**Text section**
----------------
A.K. Dhaka1,*, R.D. Jat1, Bhagat Singh1, Prakriti Dhaka1, Satish Kumar1, Sandeep Kumar1
1CCS Haryana Agricultural University, Hisar-125 004, Haryana, India.

  • Submitted27-03-2023|

  • Accepted11-12-2023|

  • First Online 22-01-2024|

  • doi 10.18805/LR-5141

ABSTRACT

Background: Chickpea is the third-most important food legume in the world. Chickpea is less remunerative than raya, linseed and fenugreek. Hence there is a gradual shift in cropping patterns from sole chickpea to its intercropping with raya, linseed and fenugreek. Intercropping offers potential advantages over sole cropping. Since information on the relative yield, competition, land use and economics of chickpea intercropping with raya, linseed and fenugreek is lacking, hence the present experiment was undertaken.

Methods: A field experiment was performed at CCSHAU, Hisar, during two consecutive winter seasons, i.e., 2020-21 and 2021-22, following a randomized block design comprising nineteen treatments, replicating thrice. The study was aimed to evaluate the chickpea-based intercropping in row replacement system with fenugreek, linseed and raya as an intercrop with row ratio of 4:4, 5:3, 6:2, 3:5 and 2:6 for chickpea + intercrop along with their sole crop.

Result: Chickpea + fenugreek (6:2) intercropping was found utmost efficient and suitable, having significantly higher LER (1.20), CEY (2396 kg/ha), LUE (119.3), ATER (1.18), A (0.53), RCC (4.18), MAI (18838), SPI (2208), IAI (34.6), net return (Rs. 96,170/ha) and benefit cost ratio (3.79).
----------------
**Data entries**
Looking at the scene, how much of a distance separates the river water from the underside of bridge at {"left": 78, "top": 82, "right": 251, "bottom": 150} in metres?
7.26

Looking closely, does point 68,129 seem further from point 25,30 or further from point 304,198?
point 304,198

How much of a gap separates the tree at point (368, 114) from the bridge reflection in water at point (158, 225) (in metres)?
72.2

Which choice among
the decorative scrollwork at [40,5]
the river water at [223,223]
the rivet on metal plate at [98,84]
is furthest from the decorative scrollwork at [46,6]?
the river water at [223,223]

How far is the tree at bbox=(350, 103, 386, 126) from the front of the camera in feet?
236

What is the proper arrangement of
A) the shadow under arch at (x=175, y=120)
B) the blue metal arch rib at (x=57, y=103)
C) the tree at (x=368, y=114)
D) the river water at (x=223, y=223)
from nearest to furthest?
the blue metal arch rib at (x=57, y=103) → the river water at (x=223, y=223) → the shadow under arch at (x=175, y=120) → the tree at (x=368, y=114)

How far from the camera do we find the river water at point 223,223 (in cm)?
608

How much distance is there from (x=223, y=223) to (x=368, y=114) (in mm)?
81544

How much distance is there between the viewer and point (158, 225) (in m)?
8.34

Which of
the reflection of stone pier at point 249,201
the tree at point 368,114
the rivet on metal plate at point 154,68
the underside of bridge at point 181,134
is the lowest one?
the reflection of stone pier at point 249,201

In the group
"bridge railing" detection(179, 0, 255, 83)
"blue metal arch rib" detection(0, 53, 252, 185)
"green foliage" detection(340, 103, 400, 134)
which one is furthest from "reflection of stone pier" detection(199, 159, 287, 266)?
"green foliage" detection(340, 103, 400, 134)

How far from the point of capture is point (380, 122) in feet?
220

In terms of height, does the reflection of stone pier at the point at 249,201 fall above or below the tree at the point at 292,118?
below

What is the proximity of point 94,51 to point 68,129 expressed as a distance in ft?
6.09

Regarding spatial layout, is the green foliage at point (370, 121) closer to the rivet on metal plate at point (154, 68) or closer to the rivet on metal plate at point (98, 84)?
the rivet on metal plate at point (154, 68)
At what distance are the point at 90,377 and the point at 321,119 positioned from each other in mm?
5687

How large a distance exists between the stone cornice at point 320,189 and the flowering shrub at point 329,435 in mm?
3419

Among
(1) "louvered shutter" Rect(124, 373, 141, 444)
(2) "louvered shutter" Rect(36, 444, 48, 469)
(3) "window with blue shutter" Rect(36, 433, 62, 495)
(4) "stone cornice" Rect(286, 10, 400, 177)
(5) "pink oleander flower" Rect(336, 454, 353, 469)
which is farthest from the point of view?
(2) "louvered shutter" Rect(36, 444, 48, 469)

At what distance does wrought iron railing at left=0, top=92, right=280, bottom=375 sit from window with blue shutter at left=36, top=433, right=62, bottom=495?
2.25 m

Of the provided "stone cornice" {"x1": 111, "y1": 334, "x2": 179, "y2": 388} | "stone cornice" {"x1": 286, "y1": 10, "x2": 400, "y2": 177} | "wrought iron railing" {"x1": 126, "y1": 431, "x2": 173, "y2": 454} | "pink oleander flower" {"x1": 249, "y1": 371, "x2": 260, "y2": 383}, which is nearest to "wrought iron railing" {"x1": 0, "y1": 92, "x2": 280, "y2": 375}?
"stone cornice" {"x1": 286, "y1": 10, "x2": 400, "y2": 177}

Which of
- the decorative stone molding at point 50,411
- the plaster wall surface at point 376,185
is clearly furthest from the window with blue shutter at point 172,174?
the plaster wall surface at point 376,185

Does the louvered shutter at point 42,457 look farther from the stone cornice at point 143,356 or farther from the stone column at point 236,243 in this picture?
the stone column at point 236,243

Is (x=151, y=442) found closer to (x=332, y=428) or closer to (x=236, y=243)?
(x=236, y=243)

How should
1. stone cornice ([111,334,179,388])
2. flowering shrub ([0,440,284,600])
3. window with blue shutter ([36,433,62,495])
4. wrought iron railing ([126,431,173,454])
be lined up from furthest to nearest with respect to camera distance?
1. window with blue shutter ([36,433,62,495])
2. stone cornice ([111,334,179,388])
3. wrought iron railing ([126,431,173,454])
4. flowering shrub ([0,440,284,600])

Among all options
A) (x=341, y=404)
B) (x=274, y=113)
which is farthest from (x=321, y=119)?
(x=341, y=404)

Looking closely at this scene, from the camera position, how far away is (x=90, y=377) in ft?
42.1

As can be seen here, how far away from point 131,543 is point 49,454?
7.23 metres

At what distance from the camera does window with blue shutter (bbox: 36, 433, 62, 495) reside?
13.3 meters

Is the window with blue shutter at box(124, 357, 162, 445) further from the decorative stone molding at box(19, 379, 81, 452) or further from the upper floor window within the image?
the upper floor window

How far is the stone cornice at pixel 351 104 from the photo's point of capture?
----------------
**Goals**
A - Using the chickpea intercropping abstract, answer these:
(i) Which university are the authors affiliated with?
(ii) In which two winter seasons was the field experiment carried out?
(iii) What net return per hectare is reported for chickpea + fenugreek (6:2) intercropping?
B - Carry on with the chickpea intercropping abstract from its final sentence.

**Final results**
A -
(i) CCS Haryana Agricultural University, Hisar
(ii) 2020-21 and 2021-22
(iii) Rs. 96,170/ha

B -
INTRODUCTION

Chickpea (Cicer arietinum L.) is the third-most important food legume in the world. India and Pakistan are the two major countries contributing more than 75% of the world’s produced chickpea annually. India alone has nearly 69.2% of the world’s acreage and 70.1% of the world’s production of a gram. In India, chickpea with a production of 9.94 million tones and productivity of 1040 kg/ha, is grown over an area of 9.55 million ha (Anonymous, 2022). However, chickpea is less remunerative than Indian raya, linseed and fenugreek. Hence there is a gradual shift in cropping patterns from sole chickpea to its intercropping with raya, linseed and fenugreek and in extreme cases, to sole cropping of the intercrops. Intercropping, a common practice in developing countries is crucial for multiple cropping systems. It offers potential advantages over monoculture by improving productivity through the efficient use of resources, including water, fertilizer, solar energy, land, money and energy, it offers potential advantages over monoculture. To maintain soil health, protect the environment and satisfy the daily food and animal feed needs, existing cropping systems must be diversified to produce higher yields and returns. The success of intercrops compared to a pure crop can be determined by planting date, ultimate density, resource availability and intercropping models (Mazaheri et al., 2006).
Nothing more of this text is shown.